* [YOUR TASK]:
Please copy every line of the records below that holds the word "Editing".

* [DATASET RECORDS]:

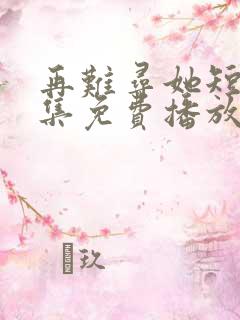 再难寻她短剧全集免费播放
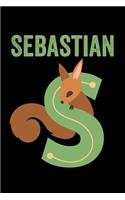 Sebastian: Animals Coloring Book for Kids, Weekly Planner, and Lined Journal Animal Coloring Pages. Personalized Custom Name Initial Alphabet Christmas or Birt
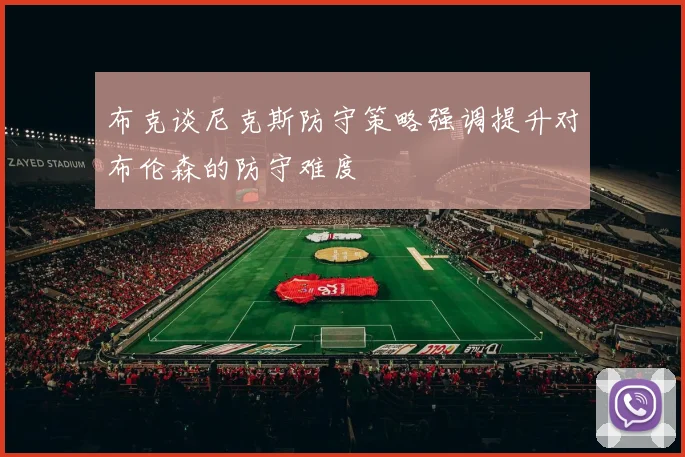 布克谈尼克斯防守策略强调提升对布伦森的防守难度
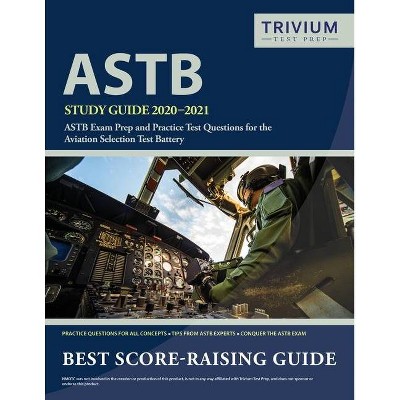 ASTB Study Guide 2020-2021 - by  Trivium Military Exam Prep Team (Paperback)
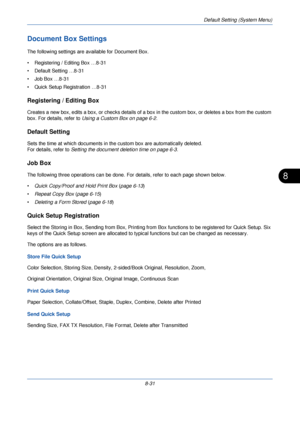 Page 263Default Setting (System Menu)
8-31
8
Document Box Settings
The following settings are available for Document Box.
• Registering / Editing Box …8-31
• Default Setting …8-31
• Job Box …8-31
• Quick Setup Registration …8-31
Registering / Editing Box
Creates a new box, edits a box, or checks details of a box in the custom box, or deletes a box from the custom 
box. For details, refer to  Using a Custom Box on page 6-2 .
Default Setting
Sets the time at which documents in th e custom box are automatically...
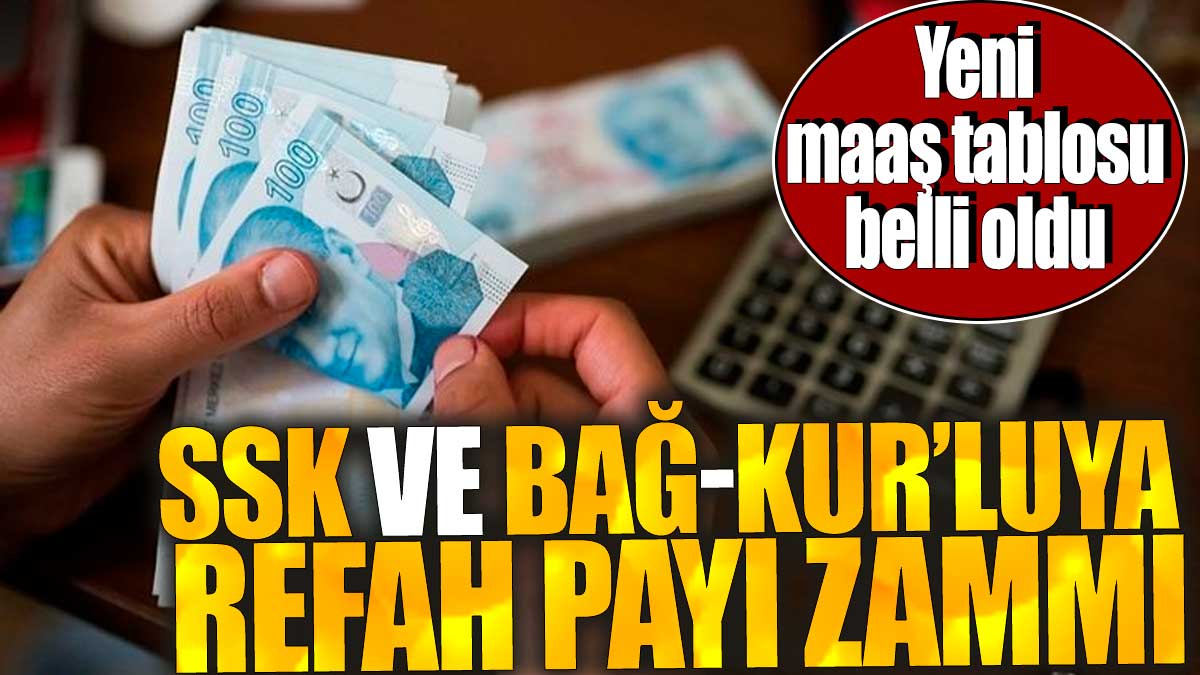 SSK ve BAĞ-KUR’luya refah payı zammı. Yeni maaş tablosu belli oldu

* [OUTPUT FOR THIS TASK]:
• Registering / Editing Box …8-31
Registering / Editing Box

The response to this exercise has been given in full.